(Beginning of Recorded data)
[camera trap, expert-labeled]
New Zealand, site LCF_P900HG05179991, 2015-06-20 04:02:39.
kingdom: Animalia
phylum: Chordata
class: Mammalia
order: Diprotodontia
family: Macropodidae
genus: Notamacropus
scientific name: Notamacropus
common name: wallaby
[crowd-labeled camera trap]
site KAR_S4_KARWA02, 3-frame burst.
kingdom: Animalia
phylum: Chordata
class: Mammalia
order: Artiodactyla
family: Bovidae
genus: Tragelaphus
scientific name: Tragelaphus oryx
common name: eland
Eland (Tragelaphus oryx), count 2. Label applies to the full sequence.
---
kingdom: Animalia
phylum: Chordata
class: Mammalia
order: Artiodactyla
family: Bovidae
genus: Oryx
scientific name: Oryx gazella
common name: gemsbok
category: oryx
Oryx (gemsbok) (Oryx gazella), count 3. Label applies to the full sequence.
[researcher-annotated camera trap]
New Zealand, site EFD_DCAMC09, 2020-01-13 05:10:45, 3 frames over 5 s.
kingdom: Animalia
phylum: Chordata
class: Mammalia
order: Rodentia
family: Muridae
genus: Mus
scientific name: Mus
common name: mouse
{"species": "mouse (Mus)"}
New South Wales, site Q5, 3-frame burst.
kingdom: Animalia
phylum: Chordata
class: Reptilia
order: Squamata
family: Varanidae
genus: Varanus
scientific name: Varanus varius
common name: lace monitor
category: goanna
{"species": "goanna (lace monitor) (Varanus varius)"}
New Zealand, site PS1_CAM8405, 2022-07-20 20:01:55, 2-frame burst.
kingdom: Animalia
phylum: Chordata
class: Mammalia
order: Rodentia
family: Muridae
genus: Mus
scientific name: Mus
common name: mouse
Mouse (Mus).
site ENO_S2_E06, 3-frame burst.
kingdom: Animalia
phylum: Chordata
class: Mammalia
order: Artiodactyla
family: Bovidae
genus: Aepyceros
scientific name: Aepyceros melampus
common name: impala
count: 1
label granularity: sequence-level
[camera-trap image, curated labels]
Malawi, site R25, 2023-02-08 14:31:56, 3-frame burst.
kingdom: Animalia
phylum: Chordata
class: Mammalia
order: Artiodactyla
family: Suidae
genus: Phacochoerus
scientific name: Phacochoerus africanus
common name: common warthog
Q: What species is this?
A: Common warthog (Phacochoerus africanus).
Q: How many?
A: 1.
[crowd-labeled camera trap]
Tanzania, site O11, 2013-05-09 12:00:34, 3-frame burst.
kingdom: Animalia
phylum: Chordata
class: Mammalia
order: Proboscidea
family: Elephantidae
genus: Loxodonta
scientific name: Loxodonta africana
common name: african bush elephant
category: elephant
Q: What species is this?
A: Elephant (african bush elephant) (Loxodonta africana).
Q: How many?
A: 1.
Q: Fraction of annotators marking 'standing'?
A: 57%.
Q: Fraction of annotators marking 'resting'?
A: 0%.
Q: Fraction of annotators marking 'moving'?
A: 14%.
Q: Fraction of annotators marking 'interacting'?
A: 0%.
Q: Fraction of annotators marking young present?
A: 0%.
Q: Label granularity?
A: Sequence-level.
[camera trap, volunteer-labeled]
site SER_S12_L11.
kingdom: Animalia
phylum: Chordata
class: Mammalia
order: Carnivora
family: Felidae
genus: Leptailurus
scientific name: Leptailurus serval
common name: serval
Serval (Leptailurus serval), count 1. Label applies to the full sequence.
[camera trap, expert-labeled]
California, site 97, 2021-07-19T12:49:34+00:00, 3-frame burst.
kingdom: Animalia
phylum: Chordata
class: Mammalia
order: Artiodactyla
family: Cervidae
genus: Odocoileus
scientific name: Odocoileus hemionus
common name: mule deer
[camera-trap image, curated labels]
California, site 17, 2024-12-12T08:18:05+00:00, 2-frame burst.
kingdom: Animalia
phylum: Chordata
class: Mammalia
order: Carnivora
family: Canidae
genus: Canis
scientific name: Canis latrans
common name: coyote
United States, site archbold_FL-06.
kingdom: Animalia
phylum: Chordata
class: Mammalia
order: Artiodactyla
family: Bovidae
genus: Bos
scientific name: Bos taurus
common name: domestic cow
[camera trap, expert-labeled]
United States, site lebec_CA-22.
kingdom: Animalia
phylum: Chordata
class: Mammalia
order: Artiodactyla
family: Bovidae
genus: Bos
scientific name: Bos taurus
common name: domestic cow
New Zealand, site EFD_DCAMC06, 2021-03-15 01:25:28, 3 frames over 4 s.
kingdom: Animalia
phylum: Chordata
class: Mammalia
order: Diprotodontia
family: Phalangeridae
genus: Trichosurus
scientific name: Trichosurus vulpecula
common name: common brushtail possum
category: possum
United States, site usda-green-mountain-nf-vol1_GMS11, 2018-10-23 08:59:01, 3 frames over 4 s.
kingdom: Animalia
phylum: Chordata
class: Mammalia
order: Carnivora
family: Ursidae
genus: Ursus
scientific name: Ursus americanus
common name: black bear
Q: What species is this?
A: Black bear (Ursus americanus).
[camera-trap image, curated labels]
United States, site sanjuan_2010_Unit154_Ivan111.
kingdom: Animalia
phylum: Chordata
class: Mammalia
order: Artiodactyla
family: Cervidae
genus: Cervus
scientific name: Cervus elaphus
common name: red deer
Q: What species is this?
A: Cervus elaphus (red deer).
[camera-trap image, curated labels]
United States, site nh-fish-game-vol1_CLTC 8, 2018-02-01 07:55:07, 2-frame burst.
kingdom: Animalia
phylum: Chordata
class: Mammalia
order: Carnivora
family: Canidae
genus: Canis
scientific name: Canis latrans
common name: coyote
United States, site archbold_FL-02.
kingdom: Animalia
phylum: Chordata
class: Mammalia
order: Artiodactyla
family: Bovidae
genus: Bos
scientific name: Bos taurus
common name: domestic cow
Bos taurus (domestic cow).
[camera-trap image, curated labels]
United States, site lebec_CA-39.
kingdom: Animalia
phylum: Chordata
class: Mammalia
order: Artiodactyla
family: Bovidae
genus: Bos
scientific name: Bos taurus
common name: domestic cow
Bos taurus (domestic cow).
(End of Recorded data)
§ **What needs to be done**
Would you mind copying all of the records exactly?

§ **Response area**
[camera trap, expert-labeled]
New Zealand, site LCF_P900HG05179991, 2015-06-20 04:02:39.
kingdom: Animalia
phylum: Chordata
class: Mammalia
order: Diprotodontia
family: Macropodidae
genus: Notamacropus
scientific name: Notamacropus
common name: wallaby
[crowd-labeled camera trap]
site KAR_S4_KARWA02, 3-frame burst.
kingdom: Animalia
phylum: Chordata
class: Mammalia
order: Artiodactyla
family: Bovidae
genus: Tragelaphus
scientific name: Tragelaphus oryx
common name: eland
Eland (Tragelaphus oryx), count 2. Label applies to the full sequence.
---
kingdom: Animalia
phylum: Chordata
class: Mammalia
order: Artiodactyla
family: Bovidae
genus: Oryx
scientific name: Oryx gazella
common name: gemsbok
category: oryx
Oryx (gemsbok) (Oryx gazella), count 3. Label applies to the full sequence.
[researcher-annotated camera trap]
New Zealand, site EFD_DCAMC09, 2020-01-13 05:10:45, 3 frames over 5 s.
kingdom: Animalia
phylum: Chordata
class: Mammalia
order: Rodentia
family: Muridae
genus: Mus
scientific name: Mus
common name: mouse
{"species": "mouse (Mus)"}
New South Wales, site Q5, 3-frame burst.
kingdom: Animalia
phylum: Chordata
class: Reptilia
order: Squamata
family: Varanidae
genus: Varanus
scientific name: Varanus varius
common name: lace monitor
category: goanna
{"species": "goanna (lace monitor) (Varanus varius)"}
New Zealand, site PS1_CAM8405, 2022-07-20 20:01:55, 2-frame burst.
kingdom: Animalia
phylum: Chordata
class: Mammalia
order: Rodentia
family: Muridae
genus: Mus
scientific name: Mus
common name: mouse
Mouse (Mus).
site ENO_S2_E06, 3-frame burst.
kingdom: Animalia
phylum: Chordata
class: Mammalia
order: Artiodactyla
family: Bovidae
genus: Aepyceros
scientific name: Aepyceros melampus
common name: impala
count: 1
label granularity: sequence-level
[camera-trap image, curated labels]
Malawi, site R25, 2023-02-08 14:31:56, 3-frame burst.
kingdom: Animalia
phylum: Chordata
class: Mammalia
order: Artiodactyla
family: Suidae
genus: Phacochoerus
scientific name: Phacochoerus africanus
common name: common warthog
Q: What species is this?
A: Common warthog (Phacochoerus africanus).
Q: How many?
A: 1.
[crowd-labeled camera trap]
Tanzania, site O11, 2013-05-09 12:00:34, 3-frame burst.
kingdom: Animalia
phylum: Chordata
class: Mammalia
order: Proboscidea
family: Elephantidae
genus: Loxodonta
scientific name: Loxodonta africana
common name: african bush elephant
category: elephant
Q: What species is this?
A: Elephant (african bush elephant) (Loxodonta africana).
Q: How many?
A: 1.
Q: Fraction of annotators marking 'standing'?
A: 57%.
Q: Fraction of annotators marking 'resting'?
A: 0%.
Q: Fraction of annotators marking 'moving'?
A: 14%.
Q: Fraction of annotators marking 'interacting'?
A: 0%.
Q: Fraction of annotators marking young present?
A: 0%.
Q: Label granularity?
A: Sequence-level.
[camera trap, volunteer-labeled]
site SER_S12_L11.
kingdom: Animalia
phylum: Chordata
class: Mammalia
order: Carnivora
family: Felidae
genus: Leptailurus
scientific name: Leptailurus serval
common name: serval
Serval (Leptailurus serval), count 1. Label applies to the full sequence.
[camera trap, expert-labeled]
California, site 97, 2021-07-19T12:49:34+00:00, 3-frame burst.
kingdom: Animalia
phylum: Chordata
class: Mammalia
order: Artiodactyla
family: Cervidae
genus: Odocoileus
scientific name: Odocoileus hemionus
common name: mule deer
[camera-trap image, curated labels]
California, site 17, 2024-12-12T08:18:05+00:00, 2-frame burst.
kingdom: Animalia
phylum: Chordata
class: Mammalia
order: Carnivora
family: Canidae
genus: Canis
scientific name: Canis latrans
common name: coyote
United States, site archbold_FL-06.
kingdom: Animalia
phylum: Chordata
class: Mammalia
order: Artiodactyla
family: Bovidae
genus: Bos
scientific name: Bos taurus
common name: domestic cow
[camera trap, expert-labeled]
United States, site lebec_CA-22.
kingdom: Animalia
phylum: Chordata
class: Mammalia
order: Artiodactyla
family: Bovidae
genus: Bos
scientific name: Bos taurus
common name: domestic cow
New Zealand, site EFD_DCAMC06, 2021-03-15 01:25:28, 3 frames over 4 s.
kingdom: Animalia
phylum: Chordata
class: Mammalia
order: Diprotodontia
family: Phalangeridae
genus: Trichosurus
scientific name: Trichosurus vulpecula
common name: common brushtail possum
category: possum
United States, site usda-green-mountain-nf-vol1_GMS11, 2018-10-23 08:59:01, 3 frames over 4 s.
kingdom: Animalia
phylum: Chordata
class: Mammalia
order: Carnivora
family: Ursidae
genus: Ursus
scientific name: Ursus americanus
common name: black bear
Q: What species is this?
A: Black bear (Ursus americanus).
[camera-trap image, curated labels]
United States, site sanjuan_2010_Unit154_Ivan111.
kingdom: Animalia
phylum: Chordata
class: Mammalia
order: Artiodactyla
family: Cervidae
genus: Cervus
scientific name: Cervus elaphus
common name: red deer
Q: What species is this?
A: Cervus elaphus (red deer).
[camera-trap image, curated labels]
United States, site nh-fish-game-vol1_CLTC 8, 2018-02-01 07:55:07, 2-frame burst.
kingdom: Animalia
phylum: Chordata
class: Mammalia
order: Carnivora
family: Canidae
genus: Canis
scientific name: Canis latrans
common name: coyote
United States, site archbold_FL-02.
kingdom: Animalia
phylum: Chordata
class: Mammalia
order: Artiodactyla
family: Bovidae
genus: Bos
scientific name: Bos taurus
common name: domestic cow
Bos taurus (domestic cow).
[camera-trap image, curated labels]
United States, site lebec_CA-39.
kingdom: Animalia
phylum: Chordata
class: Mammalia
order: Artiodactyla
family: Bovidae
genus: Bos
scientific name: Bos taurus
common name: domestic cow
Bos taurus (domestic cow).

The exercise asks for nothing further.